Wednesday, April 27, 2011

Philippine–American War

(Philippines Twitter)-Philippine–American War (February 4, 1899 - July 4, 1902), also known as the Philippine War of Independence or the Philippine Insurrection (1899–1902), was an armed conflict between a group of Filipino revolutionaries and the United States which arose from the struggle of the First Philippine Republic to gain independence following annexation by the United States. The war was part of a series of conflicts in the Philippine struggle for independence, preceded by the Philippine Revolution and the Spanish-American War.
Fighting erupted between U.S. and Philippine revolutionary forces on February 4, 1899, and quickly escalated into the 1899 Battle of Manila. On June 2, 1899, the First Philippine Republic officially declared war against the United States. The war officially ended on July 4, 1902. However, members of the Katipunan society continued to battle the American forces. Among them was General Macario Sacay, a veteran Katipunan member who assumed the presidency of the proclaimed Tagalog Republic, formed in 1902 after the capture of President Aguinaldo. Other groups, including the Moro people and Pulahanes, continued hostilities until their defeat at the Battle of Bud Bagsak on June 15, 1913.

* _Written instruction A_
Find every line of the listing below that contains the string "chevrolet", matching case exactly, and copy each one.

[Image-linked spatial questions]

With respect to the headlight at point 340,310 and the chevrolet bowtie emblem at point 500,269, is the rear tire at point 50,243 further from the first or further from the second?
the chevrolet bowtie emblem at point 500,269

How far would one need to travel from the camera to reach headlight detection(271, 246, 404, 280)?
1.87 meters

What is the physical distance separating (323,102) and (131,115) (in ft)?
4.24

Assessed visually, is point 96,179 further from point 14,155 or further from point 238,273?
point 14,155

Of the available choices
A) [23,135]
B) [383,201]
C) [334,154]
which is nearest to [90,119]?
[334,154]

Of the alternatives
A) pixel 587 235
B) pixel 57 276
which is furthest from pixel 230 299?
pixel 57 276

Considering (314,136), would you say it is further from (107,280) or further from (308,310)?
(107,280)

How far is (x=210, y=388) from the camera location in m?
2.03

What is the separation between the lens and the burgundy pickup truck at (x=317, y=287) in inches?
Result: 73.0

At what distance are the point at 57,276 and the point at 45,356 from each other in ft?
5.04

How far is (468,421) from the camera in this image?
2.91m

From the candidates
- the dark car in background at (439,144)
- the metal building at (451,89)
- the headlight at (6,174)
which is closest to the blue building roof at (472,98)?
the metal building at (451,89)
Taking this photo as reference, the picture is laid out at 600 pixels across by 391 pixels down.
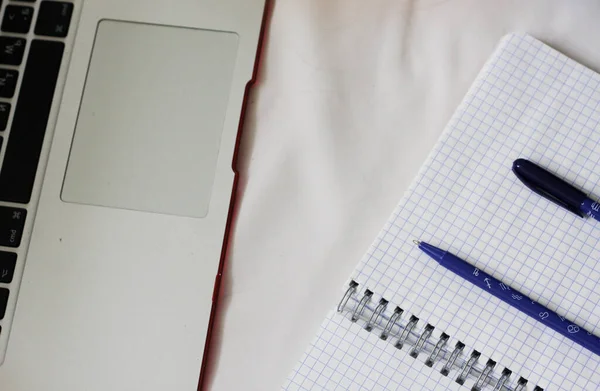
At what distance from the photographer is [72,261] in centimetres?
60

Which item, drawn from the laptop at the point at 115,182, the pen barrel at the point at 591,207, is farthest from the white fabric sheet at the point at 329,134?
the pen barrel at the point at 591,207

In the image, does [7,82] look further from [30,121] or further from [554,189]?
[554,189]

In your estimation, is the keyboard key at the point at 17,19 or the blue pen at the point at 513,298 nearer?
the blue pen at the point at 513,298

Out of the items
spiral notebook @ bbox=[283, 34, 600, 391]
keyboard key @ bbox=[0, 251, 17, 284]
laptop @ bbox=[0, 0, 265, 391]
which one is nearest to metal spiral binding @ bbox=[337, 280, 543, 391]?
spiral notebook @ bbox=[283, 34, 600, 391]

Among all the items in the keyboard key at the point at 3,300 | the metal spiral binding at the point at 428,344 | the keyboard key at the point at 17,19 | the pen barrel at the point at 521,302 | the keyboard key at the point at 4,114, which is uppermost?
the keyboard key at the point at 17,19

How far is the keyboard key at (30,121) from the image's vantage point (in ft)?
2.04

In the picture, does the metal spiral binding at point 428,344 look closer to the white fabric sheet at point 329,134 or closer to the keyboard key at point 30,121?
the white fabric sheet at point 329,134

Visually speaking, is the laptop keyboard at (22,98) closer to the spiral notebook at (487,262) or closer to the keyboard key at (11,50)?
the keyboard key at (11,50)

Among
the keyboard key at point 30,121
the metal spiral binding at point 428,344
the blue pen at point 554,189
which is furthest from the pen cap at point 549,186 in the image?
the keyboard key at point 30,121

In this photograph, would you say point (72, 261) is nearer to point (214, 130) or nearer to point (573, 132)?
point (214, 130)

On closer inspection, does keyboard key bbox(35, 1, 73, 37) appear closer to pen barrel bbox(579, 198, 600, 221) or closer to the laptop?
the laptop

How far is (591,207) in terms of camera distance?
1.85 ft

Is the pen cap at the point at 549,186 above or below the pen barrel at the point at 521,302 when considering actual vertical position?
above

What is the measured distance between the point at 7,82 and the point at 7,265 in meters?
0.17
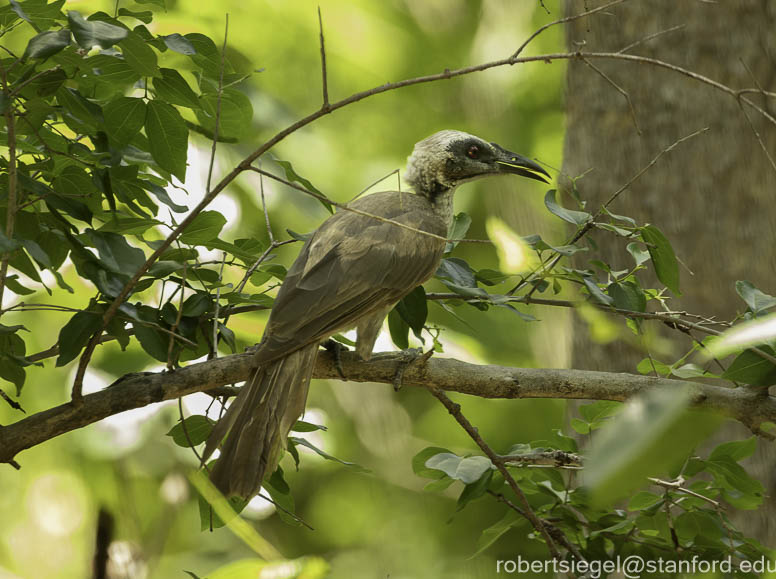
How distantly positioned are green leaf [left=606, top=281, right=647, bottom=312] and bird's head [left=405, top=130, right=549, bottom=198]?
1277mm

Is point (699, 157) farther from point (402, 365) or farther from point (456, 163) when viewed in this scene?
point (402, 365)

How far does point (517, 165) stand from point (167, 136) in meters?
1.87

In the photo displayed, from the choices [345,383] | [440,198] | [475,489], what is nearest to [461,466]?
[475,489]

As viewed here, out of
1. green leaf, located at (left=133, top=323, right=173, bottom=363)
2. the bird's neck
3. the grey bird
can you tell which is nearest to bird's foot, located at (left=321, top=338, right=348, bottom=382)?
the grey bird

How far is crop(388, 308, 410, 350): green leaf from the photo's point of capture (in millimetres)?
2480

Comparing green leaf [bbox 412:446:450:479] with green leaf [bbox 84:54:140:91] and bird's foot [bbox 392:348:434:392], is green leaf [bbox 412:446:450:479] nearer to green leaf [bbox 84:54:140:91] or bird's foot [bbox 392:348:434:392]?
bird's foot [bbox 392:348:434:392]

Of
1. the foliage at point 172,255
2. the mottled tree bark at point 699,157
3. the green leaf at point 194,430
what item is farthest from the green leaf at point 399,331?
the mottled tree bark at point 699,157

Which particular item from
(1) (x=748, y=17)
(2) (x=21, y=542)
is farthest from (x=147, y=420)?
(1) (x=748, y=17)

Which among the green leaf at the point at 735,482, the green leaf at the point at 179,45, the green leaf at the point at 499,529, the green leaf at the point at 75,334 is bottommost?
the green leaf at the point at 499,529

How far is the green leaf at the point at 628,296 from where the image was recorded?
218 cm

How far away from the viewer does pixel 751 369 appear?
203cm

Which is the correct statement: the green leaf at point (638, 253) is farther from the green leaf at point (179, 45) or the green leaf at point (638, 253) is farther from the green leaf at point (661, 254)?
the green leaf at point (179, 45)

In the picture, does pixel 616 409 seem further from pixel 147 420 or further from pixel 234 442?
pixel 147 420

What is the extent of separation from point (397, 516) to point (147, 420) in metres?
1.90
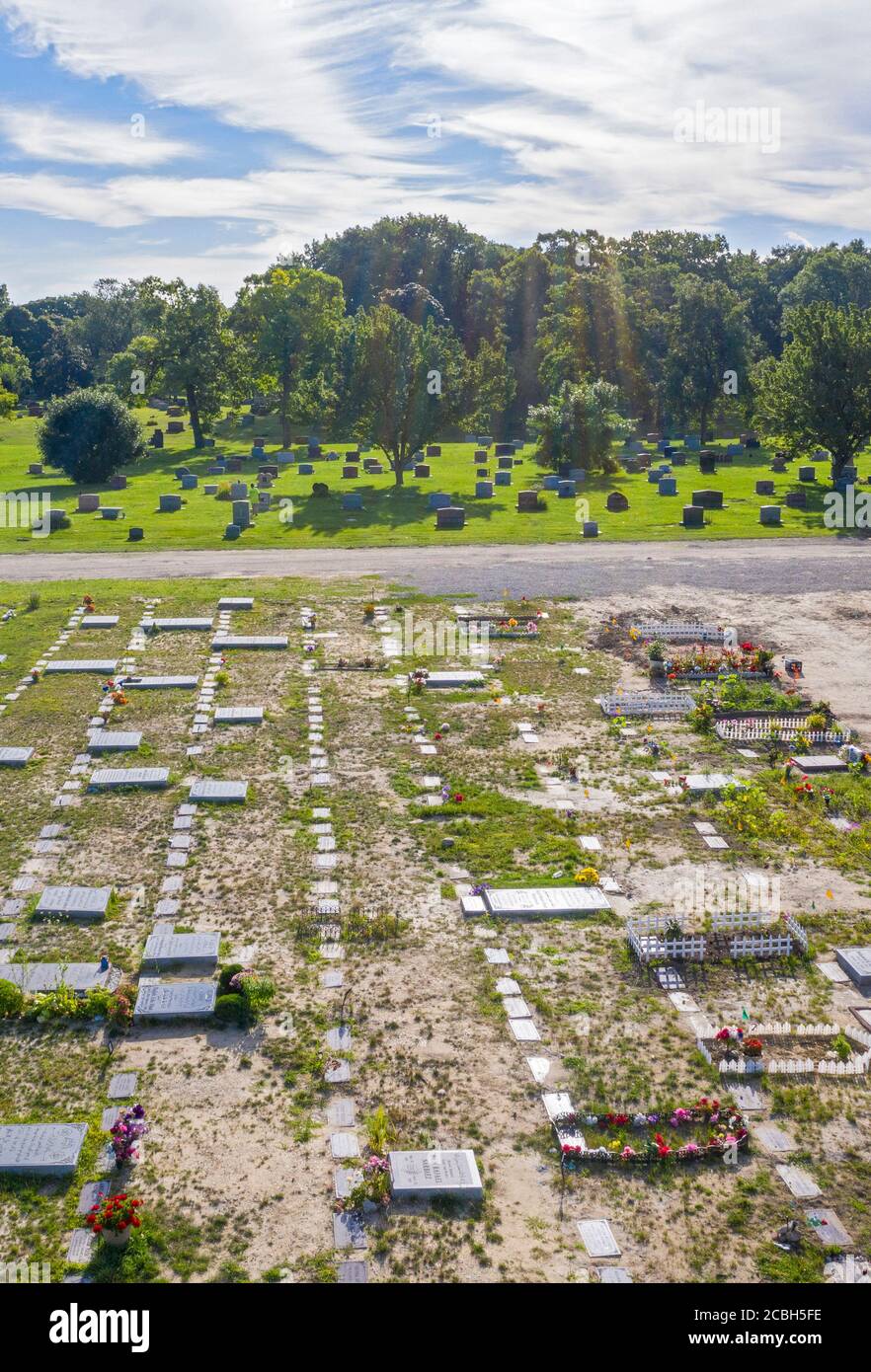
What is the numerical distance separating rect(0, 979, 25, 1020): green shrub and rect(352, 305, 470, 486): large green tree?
47981 millimetres

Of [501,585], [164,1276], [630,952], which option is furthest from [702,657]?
[164,1276]

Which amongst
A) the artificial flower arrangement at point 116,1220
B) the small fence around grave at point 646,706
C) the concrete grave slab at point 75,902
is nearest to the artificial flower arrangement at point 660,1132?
the artificial flower arrangement at point 116,1220

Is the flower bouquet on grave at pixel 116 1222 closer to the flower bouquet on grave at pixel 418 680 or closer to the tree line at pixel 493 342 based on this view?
the flower bouquet on grave at pixel 418 680

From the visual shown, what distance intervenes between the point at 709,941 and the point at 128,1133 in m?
8.37

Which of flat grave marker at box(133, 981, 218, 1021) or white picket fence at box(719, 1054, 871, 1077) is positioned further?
flat grave marker at box(133, 981, 218, 1021)

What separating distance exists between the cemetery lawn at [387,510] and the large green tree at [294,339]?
705 centimetres

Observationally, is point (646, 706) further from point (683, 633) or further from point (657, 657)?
point (683, 633)

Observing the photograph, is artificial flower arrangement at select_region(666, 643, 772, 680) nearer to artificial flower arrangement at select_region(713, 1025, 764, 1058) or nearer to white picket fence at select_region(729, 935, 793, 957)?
white picket fence at select_region(729, 935, 793, 957)

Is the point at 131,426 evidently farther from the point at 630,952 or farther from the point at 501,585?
the point at 630,952

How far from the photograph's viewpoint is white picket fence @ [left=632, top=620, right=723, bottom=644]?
30.4 meters

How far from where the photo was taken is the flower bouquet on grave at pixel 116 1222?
971 centimetres

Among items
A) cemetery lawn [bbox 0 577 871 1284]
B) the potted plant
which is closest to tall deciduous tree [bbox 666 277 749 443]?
the potted plant

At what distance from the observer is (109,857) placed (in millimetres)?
17625
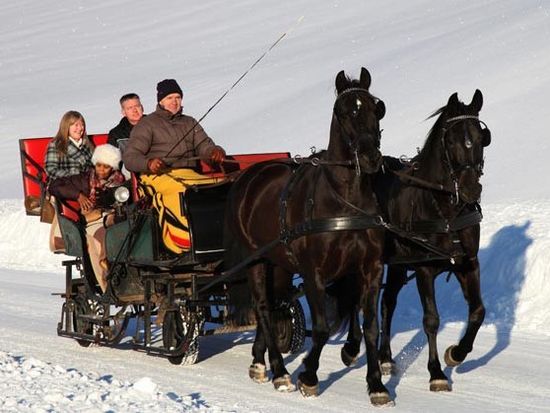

* _Written instruction B_
Reproduce the Philippine–American War post above in full, word for word.

* _Worked solution A_
With respect to the headlight at point 340,310 and the chevrolet bowtie emblem at point 500,269, is the rear tire at point 50,243 further from the first or further from the second?
the chevrolet bowtie emblem at point 500,269

* _Worked solution B_
Wednesday, April 27, 2011

Philippine–American War

(Philippines Twitter)-Philippine–American War (February 4, 1899 - July 4, 1902), also known as the Philippine War of Independence or the Philippine Insurrection (1899–1902), was an armed conflict between a group of Filipino revolutionaries and the United States which arose from the struggle of the First Philippine Republic to gain independence following annexation by the United States. The war was part of a series of conflicts in the Philippine struggle for independence, preceded by the Philippine Revolution and the Spanish-American War.
Fighting erupted between U.S. and Philippine revolutionary forces on February 4, 1899, and quickly escalated into the 1899 Battle of Manila. On June 2, 1899, the First Philippine Republic officially declared war against the United States. The war officially ended on July 4, 1902. However, members of the Katipunan society continued to battle the American forces. Among them was General Macario Sacay, a veteran Katipunan member who assumed the presidency of the proclaimed Tagalog Republic, formed in 1902 after the capture of President Aguinaldo. Other groups, including the Moro people and Pulahanes, continued hostilities until their defeat at the Battle of Bud Bagsak on June 15, 1913.